Problem details
From the line that contains "class: Mammalia" to the end of the records below, copy every line exactly. Both the first and last of these lines count.

Source data
= = =
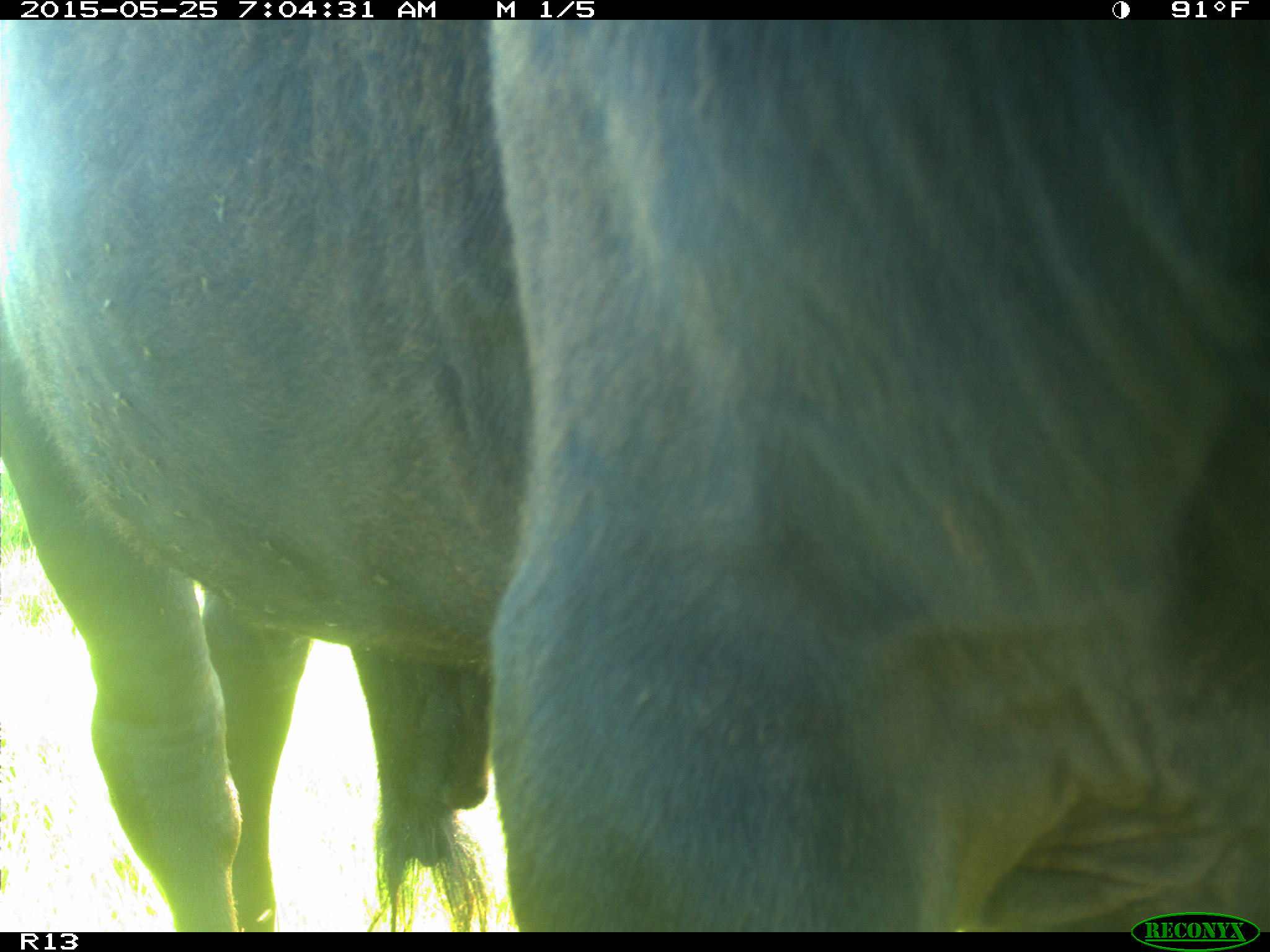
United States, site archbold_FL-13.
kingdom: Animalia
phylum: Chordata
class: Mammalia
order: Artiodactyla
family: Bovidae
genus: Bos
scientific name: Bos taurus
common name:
= = =
Exercise result
class: Mammalia
order: Artiodactyla
family: Bovidae
genus: Bos
scientific name: Bos taurus
common name:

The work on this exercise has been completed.